*Exercise task*
Transcribe the records below without changes, starting at the line that contains "Depicted here, is" and continuing through the last line of the records.

***** Recorded information

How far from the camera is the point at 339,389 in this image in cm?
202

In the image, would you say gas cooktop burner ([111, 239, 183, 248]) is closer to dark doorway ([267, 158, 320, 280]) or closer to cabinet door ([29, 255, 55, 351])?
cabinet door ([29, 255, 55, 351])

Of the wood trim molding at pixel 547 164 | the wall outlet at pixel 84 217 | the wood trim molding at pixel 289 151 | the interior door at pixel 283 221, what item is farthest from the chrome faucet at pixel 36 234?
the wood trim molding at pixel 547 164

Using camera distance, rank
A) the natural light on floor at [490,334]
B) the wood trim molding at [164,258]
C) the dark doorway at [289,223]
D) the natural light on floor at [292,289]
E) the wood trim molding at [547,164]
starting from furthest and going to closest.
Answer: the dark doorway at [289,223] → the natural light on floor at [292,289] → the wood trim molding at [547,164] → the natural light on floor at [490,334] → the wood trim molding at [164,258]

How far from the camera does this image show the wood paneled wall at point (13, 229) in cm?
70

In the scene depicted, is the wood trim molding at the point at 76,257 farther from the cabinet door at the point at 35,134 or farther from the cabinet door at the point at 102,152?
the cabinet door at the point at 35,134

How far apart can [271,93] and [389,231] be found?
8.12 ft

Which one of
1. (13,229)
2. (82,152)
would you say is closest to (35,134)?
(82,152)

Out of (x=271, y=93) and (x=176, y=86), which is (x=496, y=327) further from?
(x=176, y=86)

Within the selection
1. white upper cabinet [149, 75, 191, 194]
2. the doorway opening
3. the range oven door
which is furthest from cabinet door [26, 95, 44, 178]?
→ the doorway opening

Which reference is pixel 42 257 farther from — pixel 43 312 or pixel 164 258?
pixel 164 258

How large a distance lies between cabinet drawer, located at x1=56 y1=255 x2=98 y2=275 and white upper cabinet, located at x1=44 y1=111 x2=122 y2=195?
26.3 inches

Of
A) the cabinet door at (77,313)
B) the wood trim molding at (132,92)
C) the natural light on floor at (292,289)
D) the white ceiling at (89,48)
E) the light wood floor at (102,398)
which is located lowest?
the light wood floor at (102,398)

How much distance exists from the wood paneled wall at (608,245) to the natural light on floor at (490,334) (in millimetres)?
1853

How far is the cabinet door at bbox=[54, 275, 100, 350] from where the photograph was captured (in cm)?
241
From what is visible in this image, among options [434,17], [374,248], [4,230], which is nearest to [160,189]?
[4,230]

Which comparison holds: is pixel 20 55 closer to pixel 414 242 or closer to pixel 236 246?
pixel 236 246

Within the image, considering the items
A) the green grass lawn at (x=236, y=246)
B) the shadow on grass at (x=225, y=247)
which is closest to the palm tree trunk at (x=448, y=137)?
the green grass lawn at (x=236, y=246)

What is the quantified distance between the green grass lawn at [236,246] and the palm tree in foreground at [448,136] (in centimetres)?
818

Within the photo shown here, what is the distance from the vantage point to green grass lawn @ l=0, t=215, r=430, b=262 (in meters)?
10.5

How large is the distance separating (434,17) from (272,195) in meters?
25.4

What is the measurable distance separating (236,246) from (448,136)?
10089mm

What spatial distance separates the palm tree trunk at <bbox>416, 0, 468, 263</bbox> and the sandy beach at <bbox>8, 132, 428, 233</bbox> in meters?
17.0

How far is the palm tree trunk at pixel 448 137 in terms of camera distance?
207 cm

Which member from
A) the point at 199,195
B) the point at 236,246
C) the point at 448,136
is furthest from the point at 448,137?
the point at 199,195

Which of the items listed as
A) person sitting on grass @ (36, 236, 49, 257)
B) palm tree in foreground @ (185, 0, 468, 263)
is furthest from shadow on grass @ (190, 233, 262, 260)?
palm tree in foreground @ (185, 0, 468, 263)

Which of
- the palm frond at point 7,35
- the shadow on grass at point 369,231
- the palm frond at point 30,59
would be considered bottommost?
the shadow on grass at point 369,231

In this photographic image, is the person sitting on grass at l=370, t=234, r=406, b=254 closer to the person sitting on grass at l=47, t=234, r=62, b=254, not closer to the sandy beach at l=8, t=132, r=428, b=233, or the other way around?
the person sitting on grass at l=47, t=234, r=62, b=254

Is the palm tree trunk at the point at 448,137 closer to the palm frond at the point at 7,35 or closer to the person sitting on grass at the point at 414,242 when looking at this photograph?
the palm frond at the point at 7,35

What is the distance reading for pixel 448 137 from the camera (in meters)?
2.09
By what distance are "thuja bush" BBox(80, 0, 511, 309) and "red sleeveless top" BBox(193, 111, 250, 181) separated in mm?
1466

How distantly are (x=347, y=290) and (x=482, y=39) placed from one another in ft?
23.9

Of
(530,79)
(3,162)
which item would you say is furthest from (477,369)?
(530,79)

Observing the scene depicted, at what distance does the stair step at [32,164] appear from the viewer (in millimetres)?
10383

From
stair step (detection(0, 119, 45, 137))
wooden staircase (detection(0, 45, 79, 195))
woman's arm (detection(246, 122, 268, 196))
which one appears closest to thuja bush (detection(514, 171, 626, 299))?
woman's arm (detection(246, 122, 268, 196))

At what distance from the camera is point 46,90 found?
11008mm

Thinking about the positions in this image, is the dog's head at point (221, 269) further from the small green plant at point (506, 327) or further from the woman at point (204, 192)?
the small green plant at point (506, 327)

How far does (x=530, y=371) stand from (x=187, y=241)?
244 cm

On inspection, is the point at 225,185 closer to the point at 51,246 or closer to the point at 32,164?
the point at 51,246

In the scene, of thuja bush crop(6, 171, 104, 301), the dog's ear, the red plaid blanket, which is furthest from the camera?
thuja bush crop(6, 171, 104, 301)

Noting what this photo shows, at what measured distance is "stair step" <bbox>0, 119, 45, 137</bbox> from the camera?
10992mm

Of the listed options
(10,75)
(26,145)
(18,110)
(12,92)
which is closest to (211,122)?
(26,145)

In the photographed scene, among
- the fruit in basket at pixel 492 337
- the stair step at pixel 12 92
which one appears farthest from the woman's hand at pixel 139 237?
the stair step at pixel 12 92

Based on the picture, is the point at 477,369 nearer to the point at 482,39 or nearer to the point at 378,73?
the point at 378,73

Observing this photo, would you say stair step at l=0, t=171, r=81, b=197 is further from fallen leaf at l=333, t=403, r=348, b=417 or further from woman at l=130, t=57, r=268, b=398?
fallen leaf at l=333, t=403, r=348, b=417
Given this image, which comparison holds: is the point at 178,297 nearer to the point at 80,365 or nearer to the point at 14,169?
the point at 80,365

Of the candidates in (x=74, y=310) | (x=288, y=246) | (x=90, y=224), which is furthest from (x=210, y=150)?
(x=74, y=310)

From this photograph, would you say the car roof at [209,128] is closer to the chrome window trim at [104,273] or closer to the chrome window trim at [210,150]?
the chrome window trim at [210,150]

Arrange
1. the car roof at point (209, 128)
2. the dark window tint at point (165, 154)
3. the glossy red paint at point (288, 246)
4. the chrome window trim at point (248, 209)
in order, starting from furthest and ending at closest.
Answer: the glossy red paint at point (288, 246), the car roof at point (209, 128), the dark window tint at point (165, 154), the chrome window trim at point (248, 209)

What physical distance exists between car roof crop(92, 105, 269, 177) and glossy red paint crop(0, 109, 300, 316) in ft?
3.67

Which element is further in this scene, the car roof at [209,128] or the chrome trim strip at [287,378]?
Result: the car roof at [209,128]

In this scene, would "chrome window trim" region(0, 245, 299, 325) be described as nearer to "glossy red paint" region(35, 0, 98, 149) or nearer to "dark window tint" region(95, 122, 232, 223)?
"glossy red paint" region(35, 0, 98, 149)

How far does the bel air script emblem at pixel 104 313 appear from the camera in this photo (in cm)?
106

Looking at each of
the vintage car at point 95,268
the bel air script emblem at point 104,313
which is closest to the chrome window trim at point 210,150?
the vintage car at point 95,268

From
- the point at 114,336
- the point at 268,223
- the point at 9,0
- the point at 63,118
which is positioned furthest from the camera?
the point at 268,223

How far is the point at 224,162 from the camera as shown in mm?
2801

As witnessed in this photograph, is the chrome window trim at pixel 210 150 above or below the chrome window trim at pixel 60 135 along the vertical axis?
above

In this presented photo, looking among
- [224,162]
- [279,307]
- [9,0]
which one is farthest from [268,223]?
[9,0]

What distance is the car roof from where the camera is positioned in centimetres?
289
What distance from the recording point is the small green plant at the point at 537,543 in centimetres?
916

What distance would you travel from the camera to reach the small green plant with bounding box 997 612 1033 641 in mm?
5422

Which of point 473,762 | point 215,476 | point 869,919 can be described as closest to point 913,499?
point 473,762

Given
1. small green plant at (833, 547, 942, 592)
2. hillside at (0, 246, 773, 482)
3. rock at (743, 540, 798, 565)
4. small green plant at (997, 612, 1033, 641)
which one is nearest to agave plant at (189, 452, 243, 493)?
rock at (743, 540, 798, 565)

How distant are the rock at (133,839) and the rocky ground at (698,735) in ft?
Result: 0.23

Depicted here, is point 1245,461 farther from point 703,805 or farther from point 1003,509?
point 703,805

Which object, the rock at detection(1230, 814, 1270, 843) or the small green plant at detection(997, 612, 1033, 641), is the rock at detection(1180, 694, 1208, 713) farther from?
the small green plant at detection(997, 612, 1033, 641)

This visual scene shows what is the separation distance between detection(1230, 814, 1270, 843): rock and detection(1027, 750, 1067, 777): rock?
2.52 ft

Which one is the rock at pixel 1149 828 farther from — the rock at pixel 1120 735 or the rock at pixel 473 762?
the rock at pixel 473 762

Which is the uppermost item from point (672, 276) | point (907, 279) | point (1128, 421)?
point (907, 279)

**********

*Answer*
Depicted here, is point 1245,461 farther from point 703,805 or farther from point 1003,509?
point 703,805

Which object, the rock at detection(1230, 814, 1270, 843) or the small green plant at detection(997, 612, 1033, 641), is the rock at detection(1180, 694, 1208, 713) farther from?
the small green plant at detection(997, 612, 1033, 641)

This visual scene shows what is the separation distance between detection(1230, 814, 1270, 843): rock and detection(1027, 750, 1067, 777): rock?
2.52 ft

Which one is the rock at pixel 1149 828 farther from — the rock at pixel 1120 735 or the rock at pixel 473 762?
the rock at pixel 473 762

Which is the uppermost item from point (672, 276) | point (907, 279) | point (1128, 421)?
point (907, 279)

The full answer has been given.